Required work :: All lines in the records below from the line with "Traditional Beige Ground" through the line with "Blockade Runners of the Confederacy Cover" are to be given again exactly, both ends included; the pictures are to be left out.

Data shown ::
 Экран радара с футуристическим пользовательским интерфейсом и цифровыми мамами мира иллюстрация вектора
--
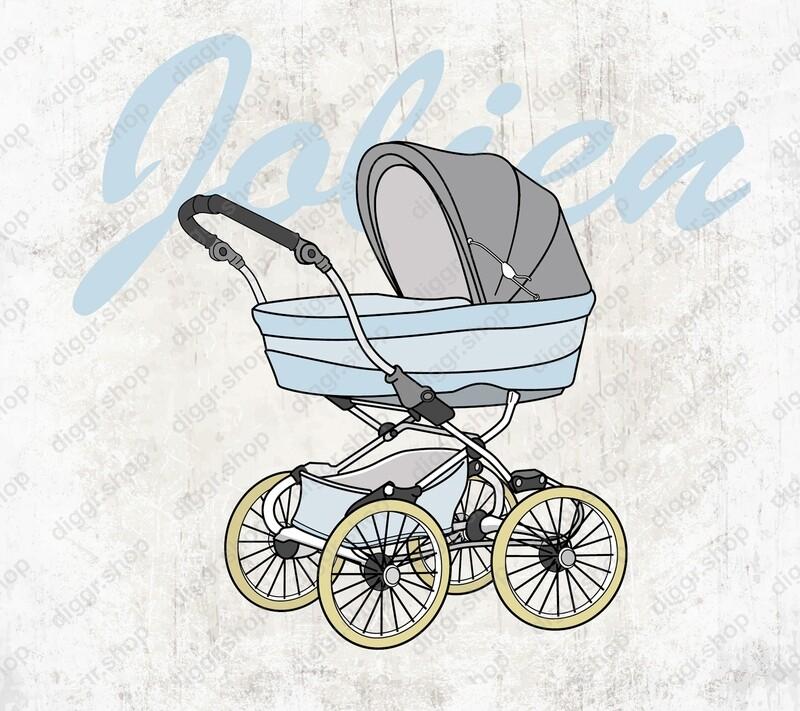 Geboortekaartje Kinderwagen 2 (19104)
--
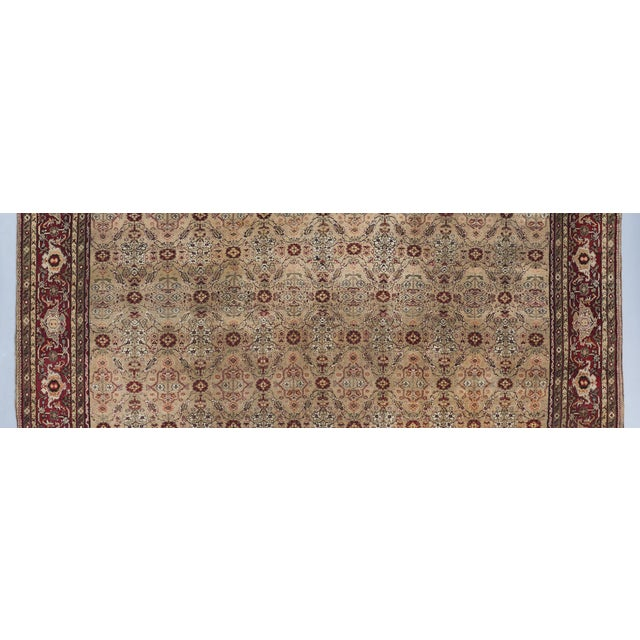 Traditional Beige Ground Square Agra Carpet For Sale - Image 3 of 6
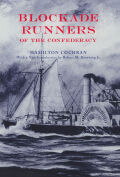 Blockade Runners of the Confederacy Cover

Your response ::
 Traditional Beige Ground Square Agra Carpet For Sale - Image 3 of 6
 Blockade Runners of the Confederacy Cover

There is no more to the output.